# PROVIDED PASSAGE:
[start]

Mark Vergnano -- President and Chief Executive Officer

Yes, so on the first piece, Laurence, we just kicked off Ti-Pure Flex actually just in the UK and Brazil in February, it will go global March 1. Over time we expect pretty good balance between what's on Flex and what's in our contracts most likely, but we'll play that out as we go forward because I think we'll get a good sense of that as we come into the March, April, May timeframe as people who haven't entered into our ABA contracts will be primarily purchasing off the Flex platform.

In terms of the volume question that you have, I would say that, first of all, think of it a different way, I can't validate your number, that probably was a little bit more volume there than you had mentioned, but you got to remember as our volume comes down, as we've always said, we're very willing to let volume come down versus price that is the whole basis for the value stabilization strategy, but and we have the flexibility to how we operate our assets, but you do have fixed cost absorption issues when you have lower volume. And I think that's what you're seeing when we get to a certain level of volume is more fixed cost getting absorbed by less pounds and that's really what the hit is on the bottom line. That is all contemplated, we understand that and I don't want anyone to think that is going to be a reason to see us turn away from our strategy, we are absolutely committed to it, because if you think of the alternative to that, the alternative to that would have been volume down and price down and we think that would have been actually a worse outcome. So we still think this is the best outcome for us overall.

Laurence Alexander -- Jefferies -- Analyst

I guess just a follow-up, are you seeing outside plastics and laminates, how much volumes swing did you see in the softer environment that we've seen in the last, call it, three, four months. I mean, I know you were expecting like sort of to take more of the Flex in the channel, was it really just those two areas or do you see more broadly?

Mark Vergnano -- President and Chief Executive Officer

Yes, I'd say it's more regional, right. So Asia down, Europe sort of flattish, North America continues to be strong. And I'd say, when you look at it from a segment point of view, the segments sort of flow that way. We've seen pretty, good strength in the coding side, as well as the North America side from that standpoint. So I would say when you look at the volume piece, it's probably more regionally based than it is by segment.

Laurence Alexander -- Jefferies -- Analyst

Okay, thank you.

Operator

Your next question comes from Don Carson from Susquehanna. Your line is open.

Don Carson -- Susquehanna -- Analyst

Yes, Mark, wanted a follow-up on volumes and in particular your 19% Q4 decline. So how much of that was share loss? How much of it was a tough comp of the year before and what's your sense of what customers are doing in terms of de-stocking? So, is there a major difference here between your shipments and market demand?

[end]

# THE DATA:

[start]

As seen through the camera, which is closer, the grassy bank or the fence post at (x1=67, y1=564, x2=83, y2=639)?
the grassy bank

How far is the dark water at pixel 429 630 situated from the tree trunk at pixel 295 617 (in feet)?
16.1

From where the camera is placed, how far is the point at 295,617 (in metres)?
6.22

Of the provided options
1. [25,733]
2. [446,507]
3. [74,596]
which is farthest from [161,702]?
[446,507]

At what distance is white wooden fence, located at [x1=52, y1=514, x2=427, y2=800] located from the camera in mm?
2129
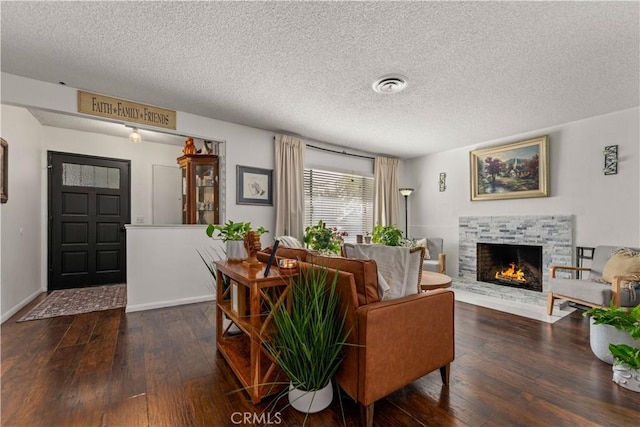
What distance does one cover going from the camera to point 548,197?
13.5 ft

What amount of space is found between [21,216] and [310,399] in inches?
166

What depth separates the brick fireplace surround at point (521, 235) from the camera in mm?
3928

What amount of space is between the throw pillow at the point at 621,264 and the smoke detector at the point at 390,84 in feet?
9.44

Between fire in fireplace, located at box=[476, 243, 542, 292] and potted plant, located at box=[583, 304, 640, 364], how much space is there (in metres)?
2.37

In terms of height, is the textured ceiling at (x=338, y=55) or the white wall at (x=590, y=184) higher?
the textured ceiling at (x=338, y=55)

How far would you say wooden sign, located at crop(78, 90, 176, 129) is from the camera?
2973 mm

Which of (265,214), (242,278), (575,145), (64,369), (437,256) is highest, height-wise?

[end]
[start]

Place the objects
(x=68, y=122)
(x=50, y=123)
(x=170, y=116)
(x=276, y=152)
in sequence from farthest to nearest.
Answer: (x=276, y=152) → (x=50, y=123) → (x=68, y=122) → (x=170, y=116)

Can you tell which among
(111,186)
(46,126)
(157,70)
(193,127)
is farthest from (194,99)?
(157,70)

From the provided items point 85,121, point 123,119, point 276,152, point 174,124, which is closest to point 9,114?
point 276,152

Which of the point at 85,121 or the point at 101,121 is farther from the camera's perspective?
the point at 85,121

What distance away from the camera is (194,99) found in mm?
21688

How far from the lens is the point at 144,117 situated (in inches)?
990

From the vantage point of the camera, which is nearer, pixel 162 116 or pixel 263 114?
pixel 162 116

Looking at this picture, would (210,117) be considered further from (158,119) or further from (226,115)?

[end]
[start]

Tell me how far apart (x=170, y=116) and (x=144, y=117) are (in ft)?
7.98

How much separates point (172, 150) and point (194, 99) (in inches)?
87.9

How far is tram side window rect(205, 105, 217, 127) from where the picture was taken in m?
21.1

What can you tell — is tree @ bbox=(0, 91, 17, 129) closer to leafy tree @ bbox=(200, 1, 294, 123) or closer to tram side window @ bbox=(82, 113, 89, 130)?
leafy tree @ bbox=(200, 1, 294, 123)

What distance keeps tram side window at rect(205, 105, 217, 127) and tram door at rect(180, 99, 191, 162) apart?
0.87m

[end]

# EXERCISE SET:
(1) Express the rows between the line holding "What amount of space is between" and the line holding "Which of (265,214), (242,278), (575,145), (64,369), (437,256)", inclusive, as a JSON list of strings with one string per line, leaving out blank lines.
(2) Write the next part of the earnings call transcript, picking up after its final line.
The earnings call transcript and the rows were taken from unrelated sources.

# PER-TASK ANSWERS:
(1)
[
  "What amount of space is between the throw pillow at the point at 621,264 and the smoke detector at the point at 390,84 in feet?",
  "9.44",
  "Between fire in fireplace, located at box=[476, 243, 542, 292] and potted plant, located at box=[583, 304, 640, 364], how much space is there (in metres)?",
  "2.37",
  "In terms of height, is the textured ceiling at (x=338, y=55) or the white wall at (x=590, y=184) higher?",
  "the textured ceiling at (x=338, y=55)",
  "How far would you say wooden sign, located at crop(78, 90, 176, 129) is from the camera?",
  "2973 mm",
  "Which of (265,214), (242,278), (575,145), (64,369), (437,256) is highest, height-wise?"
]

(2)
Mark Vergnano -- President and Chief Executive Officer

Yes, Don, I would say that was primarily pure demand and de-stocking versus share loss. And we also had a big comparison to the year before, pretty strong comp in the fourth quarter of the year before. So think of it as comp with a very strong year prior quarter and also think of it primarily as true demand, not market share loss. So that would be the -- I guess the best way I would characterize it. I'm sorry, Don, the second half of your question?

Don Carson -- Susquehanna -- Analyst

What customers are doing in terms of their de-stocking, so are your shipments lagging end-market demand because customers are drawing down inventories or do you think that draw down is coming to a close as prices stabilize in markets like North America?

Mark Vergnano -- President and Chief Executive Officer

Yes, we saw a pretty sharp decline that I would attribute to de-stocking, second half of that last year in the beginning of this year. I think going forward, as you look at probably the middle of the second quarter and for the rest of the year, it's going to be really bad demand. So I think you could say through this quarter, being the first quarter, probably be done with all the de-stocking. Now it's going to be true demand and what's the market really pulling forward from a demand standpoint.

Don Carson -- Susquehanna -- Analyst

Thank you.

Operator

Your next question comes from Arun Viswanathan from RBC Capital Markets. Your line is open.

Arun Viswanathan -- RBC Capital Markets -- Analyst

Good morning, thanks for taking my question. Just curious how we should think about titanium oxide volumes through the year. So I understand there's going to be de-stocking that continues maybe and should wrap up in Q1, but I guess are you hearing from your customers that they're expecting weaker demand in 2019. Is that what you're also trying to communicate or is it just certain sectors like plastics and laminates? Thanks.

Mark Vergnano -- President and Chief Executive Officer

Yes, I would say overall we're not hearing weaker demand for the year. I think you're going to see a distinct difference in the two half of the year, the first half and the second half of the year. From our standpoint, we've signaled that we're going to probably have a fairly weak first quarter that I think will be demand based and a bit market share based, which we believe will recover toward the second half of the year. So overall I think demand, if you look at it year-on-year should be fairly good and it's just going to be a matter of timing in terms of the year versus second half being much stronger than the first half.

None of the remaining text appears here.